Subject: Popular Referenda and the Expansion of Minority Rights
From: "ban@richardwinger.com" <richardwinger@yahoo.com>
Date: 1/12/2005, 10:36 AM
To: "Volokh, Eugene" <VOLOKH@law.ucla.edu>, election-law <election-law@majordomo.lls.edu>
Reply-to:
ban@richardwinger.com

In 1914 the male voters of California voted to amend
the State Constitution and let women vote.
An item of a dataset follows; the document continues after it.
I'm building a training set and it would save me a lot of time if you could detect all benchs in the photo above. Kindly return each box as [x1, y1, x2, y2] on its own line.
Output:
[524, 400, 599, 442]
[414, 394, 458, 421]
One could also mention the several recent initiatives
that expanded the right of patients to use medical
marijuana.

----------
I'm researching a book (titled America's Struggle
over 
Same-Sex Marriage) and currently am in Oregon
conducting 
interviews with participants in the Measure 36
campaign, one 
of the 13 ballot referenda last year placing 
one-man-one-woman limitations on the definition of
marriage 
in state constitutions.

Yesterday, I met with someone affiliated with the
Oregon 
Family Council who criticized the decision last
March by the 
Multnomah County (Portland) Commissioners
extending marriage 
licenses to same-sex couples.  The process, and
not the 
substance, of their actions was the target of his
lament, 
stating that the commissioners had not acted
openly in making 
the policy choice and had not invited public
participation.  
He then said, "The people are smart enough, fair
enough, and 
wise enough to make important social policy
decisions."

Later in the interview, he expanded on the
thought:  "A well 
run initiative campaign by the gay community
listing, say, 
the top 20 rights of marriage (intestate
succession; visiting 
each other in the hospital; making medical-care
decisions; 
etc.) might have worked.  They should have taken
it to the 
people and said, 'Prove to us that you're not
biased against 
homosexuals.  Prove your basic decency and
fairness.  Look at 
these rights and acknowledge that they're
appropriate for us 
to have.'  I think such a campaign would have done
very, very 
well in Oregon."

I then asked him if he could provide examples from
American 
history of statewide referenda that had the effect
of 
expanding the rights of a disadvantaged minority. 
He could not.

I have further interviews scheduled with
supporters of 
Measure 36 and ask your help:  Are there instances
of 
initiatives or referenda in the United States
where voters 
indeed expanded the rights of minorities (racial,
ethnic, 
disabled, etc.)?  My (superficial) knowledge is
that they've 
only had the effect of contracting rights.